● Written task:
From the supplied text on partial observability, extract every word between "A VLA usually" and "generalist robot policy.", inclusive.

Partial observability is central to embodied intelligence because the current observation rarely exposes the complete world state. Objects may be occluded, contact forces may be hidden, robot proprioception may be noisy, humans may act unpredictably, and visual appearance may not reveal material properties such as mass, friction, compliance, or containment. A belief state summarizes this hidden information as a distribution rather than a point estimate:

\[b_t(z_t) = p(z_t \mid o_{\leq t}, a_{<t})\]

A VLA usually handles this uncertainty implicitly. It maps the observation history and instruction to an action distribution:
\[p_\theta(a_t \mid o_{\leq t}, l)\]
- but it does not need to maintain an explicit posterior over hidden states. This means the model can express action uncertainty, for example by assigning probability mass to multiple possible actions, but it does not necessarily know whether uncertainty comes from visual ambiguity, missing state, stochastic dynamics, or policy indecision. RT-2: Vision-Language-Action Models Transfer Web Knowledge to Robotic Control by Brohan et al. (2023) demonstrates the strength of VLA-style action prediction through tokenized robot actions, while OpenVLA: An Open-Source Vision-Language-Action Model by Kim et al. (2024) scales this formulation as an open generalist robot policy.

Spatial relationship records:
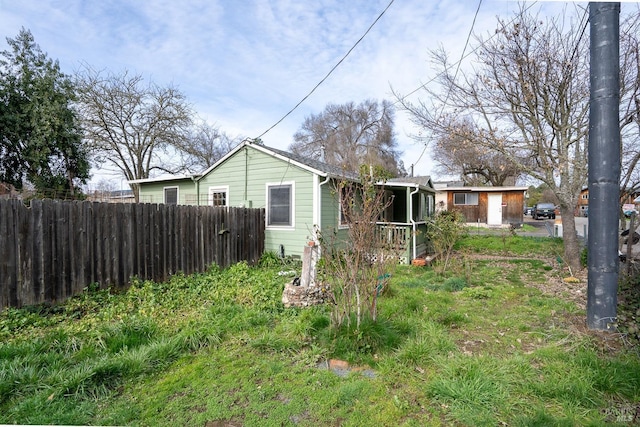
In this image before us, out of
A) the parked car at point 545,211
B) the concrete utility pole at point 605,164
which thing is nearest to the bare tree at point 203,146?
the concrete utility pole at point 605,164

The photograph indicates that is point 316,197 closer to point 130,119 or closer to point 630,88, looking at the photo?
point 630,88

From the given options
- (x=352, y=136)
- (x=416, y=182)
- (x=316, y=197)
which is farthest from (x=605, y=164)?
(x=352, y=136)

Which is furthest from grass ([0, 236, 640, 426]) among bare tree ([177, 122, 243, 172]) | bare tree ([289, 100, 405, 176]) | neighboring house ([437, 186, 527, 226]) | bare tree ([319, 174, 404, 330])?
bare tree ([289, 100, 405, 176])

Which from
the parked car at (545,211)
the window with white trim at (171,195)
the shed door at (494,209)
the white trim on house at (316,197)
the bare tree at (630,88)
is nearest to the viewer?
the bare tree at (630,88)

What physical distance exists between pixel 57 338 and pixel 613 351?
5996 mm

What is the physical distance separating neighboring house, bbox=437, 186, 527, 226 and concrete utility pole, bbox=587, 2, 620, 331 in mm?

---

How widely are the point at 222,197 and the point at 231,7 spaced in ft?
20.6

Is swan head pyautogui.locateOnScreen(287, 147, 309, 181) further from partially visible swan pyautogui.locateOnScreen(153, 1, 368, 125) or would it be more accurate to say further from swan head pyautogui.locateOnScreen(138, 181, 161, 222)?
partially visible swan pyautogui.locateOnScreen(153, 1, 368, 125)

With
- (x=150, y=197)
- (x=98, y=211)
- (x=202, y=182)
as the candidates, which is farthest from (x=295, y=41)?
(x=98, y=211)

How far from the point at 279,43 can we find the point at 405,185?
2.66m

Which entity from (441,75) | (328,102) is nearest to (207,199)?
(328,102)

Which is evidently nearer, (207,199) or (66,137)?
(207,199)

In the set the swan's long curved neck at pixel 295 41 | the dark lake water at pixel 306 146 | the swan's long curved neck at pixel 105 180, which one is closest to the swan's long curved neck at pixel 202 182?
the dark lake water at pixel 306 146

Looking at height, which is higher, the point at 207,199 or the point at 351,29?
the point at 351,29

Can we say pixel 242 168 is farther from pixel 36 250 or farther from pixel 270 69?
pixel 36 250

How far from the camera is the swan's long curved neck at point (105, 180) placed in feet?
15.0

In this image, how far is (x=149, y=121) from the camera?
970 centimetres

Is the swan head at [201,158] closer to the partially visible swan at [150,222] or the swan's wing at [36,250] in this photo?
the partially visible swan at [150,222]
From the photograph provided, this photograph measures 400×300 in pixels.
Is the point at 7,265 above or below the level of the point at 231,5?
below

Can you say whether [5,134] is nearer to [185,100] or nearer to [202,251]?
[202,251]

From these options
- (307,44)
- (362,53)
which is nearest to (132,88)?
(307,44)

==

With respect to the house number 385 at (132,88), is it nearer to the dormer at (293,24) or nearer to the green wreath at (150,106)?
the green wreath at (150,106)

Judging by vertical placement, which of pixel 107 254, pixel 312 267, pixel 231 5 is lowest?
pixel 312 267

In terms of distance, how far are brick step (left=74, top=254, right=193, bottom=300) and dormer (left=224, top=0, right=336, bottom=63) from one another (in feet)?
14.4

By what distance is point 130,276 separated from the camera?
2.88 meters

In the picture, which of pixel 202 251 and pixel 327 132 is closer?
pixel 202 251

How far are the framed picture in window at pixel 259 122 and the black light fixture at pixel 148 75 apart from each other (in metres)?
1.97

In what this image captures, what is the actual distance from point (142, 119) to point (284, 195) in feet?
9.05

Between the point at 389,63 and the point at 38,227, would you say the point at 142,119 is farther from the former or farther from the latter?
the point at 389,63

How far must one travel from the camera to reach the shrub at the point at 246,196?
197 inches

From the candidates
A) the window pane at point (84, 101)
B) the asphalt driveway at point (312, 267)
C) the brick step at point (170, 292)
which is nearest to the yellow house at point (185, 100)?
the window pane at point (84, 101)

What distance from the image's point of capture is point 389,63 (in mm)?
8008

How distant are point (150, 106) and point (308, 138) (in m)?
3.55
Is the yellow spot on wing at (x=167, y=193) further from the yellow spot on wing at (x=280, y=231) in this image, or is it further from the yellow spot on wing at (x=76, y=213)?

● The completed task:
A VLA usually handles this uncertainty implicitly. It maps the observation history and instruction to an action distribution:
\[p_\theta(a_t \mid o_{\leq t}, l)\]
- but it does not need to maintain an explicit posterior over hidden states. This means the model can express action uncertainty, for example by assigning probability mass to multiple possible actions, but it does not necessarily know whether uncertainty comes from visual ambiguity, missing state, stochastic dynamics, or policy indecision. RT-2: Vision-Language-Action Models Transfer Web Knowledge to Robotic Control by Brohan et al. (2023) demonstrates the strength of VLA-style action prediction through tokenized robot actions, while OpenVLA: An Open-Source Vision-Language-Action Model by Kim et al. (2024) scales this formulation as an open generalist robot policy.